I sold a large real estate asset this week, a residential rental.
There’s an argument that the buyer got the building for free (Twitter thread on backing out land value).
At the closing, my agent (50-ish) shared that the only recession he’d really experienced was 2008/2009. So the next chart is his personal experience with asset pricing.
The above chart is ~20-years of mortgage rate history. If you’re 40-something this is what you lived.
Mostly a one-way bet => falling long rates inflate financial assets.
Back to my sale.
I sold for a three reasons:
- At 53, my life is changing. The window of what I need to finance is less and less. I have begun a strategic shift towards creating the life I want to live in my 60s.
- Real Estate is lumpy, we don’t have the ability to incrementally rebalance. I wanted to reduce exposure before making any additional purchases.
- The sale was valued at 43 years gross rental income (2.3%). Cash proceeds, after tax, were 64 years net rental income (1.6%).
The real estate market is like a super tanker, it takes a long time for momentum to shift. After the 2008/2009 recession, non-foreclosure prices didn’t adjust until the middle of 2010.
- Prices move at the margin => the marginal buyer had a strong tailwind through the pandemic, that has changed in 2022.
- There will be an impact of the near-vertical move in rates this year => initially, we will see this in markets that require loans to complete.
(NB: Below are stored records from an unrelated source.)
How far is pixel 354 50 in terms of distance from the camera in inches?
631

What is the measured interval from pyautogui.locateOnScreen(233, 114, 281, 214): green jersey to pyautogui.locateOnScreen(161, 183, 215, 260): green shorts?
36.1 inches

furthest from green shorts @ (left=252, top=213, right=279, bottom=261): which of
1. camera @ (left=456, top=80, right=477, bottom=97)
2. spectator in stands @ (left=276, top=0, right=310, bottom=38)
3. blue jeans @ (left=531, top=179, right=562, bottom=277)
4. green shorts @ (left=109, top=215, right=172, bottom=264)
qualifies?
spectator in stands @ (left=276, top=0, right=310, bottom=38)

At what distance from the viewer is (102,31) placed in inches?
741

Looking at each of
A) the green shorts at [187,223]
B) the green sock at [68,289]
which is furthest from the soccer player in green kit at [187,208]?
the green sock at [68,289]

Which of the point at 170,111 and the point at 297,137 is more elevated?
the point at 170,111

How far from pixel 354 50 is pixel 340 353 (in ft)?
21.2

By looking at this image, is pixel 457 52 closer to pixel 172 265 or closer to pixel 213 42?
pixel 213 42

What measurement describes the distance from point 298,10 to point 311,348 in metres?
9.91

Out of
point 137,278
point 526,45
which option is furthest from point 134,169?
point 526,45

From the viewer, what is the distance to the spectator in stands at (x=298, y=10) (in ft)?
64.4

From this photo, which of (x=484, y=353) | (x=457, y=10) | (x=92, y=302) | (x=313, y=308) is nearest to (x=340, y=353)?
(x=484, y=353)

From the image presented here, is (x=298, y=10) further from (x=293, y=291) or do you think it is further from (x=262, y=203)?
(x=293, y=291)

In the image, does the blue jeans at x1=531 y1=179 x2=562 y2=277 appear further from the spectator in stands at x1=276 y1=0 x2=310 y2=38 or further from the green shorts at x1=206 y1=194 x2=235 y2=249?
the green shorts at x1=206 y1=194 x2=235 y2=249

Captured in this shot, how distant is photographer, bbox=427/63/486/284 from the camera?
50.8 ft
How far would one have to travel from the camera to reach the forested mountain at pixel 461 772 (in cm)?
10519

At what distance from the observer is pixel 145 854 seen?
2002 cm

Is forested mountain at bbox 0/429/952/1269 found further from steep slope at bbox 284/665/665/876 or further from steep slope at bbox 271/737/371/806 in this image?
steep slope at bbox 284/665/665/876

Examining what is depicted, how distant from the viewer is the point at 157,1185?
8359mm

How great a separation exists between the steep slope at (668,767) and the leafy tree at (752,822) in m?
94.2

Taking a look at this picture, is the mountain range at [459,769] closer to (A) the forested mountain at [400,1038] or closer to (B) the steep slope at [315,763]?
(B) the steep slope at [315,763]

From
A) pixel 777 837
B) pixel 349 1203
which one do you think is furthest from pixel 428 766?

- The scale of “the impact” is unknowable and complicated by supply shortages of re-sale houses and for new build.
- Prices are being supported by rapidly rising cost-to-build and cost to renovate/remodel.
Lots going on – I can make a case for +25% and -25%.
At 53, taking 64 years-equivalent cash-flow off the table, in a rising rate environment, is a decision I’ll be able to live with regardless of future outcome.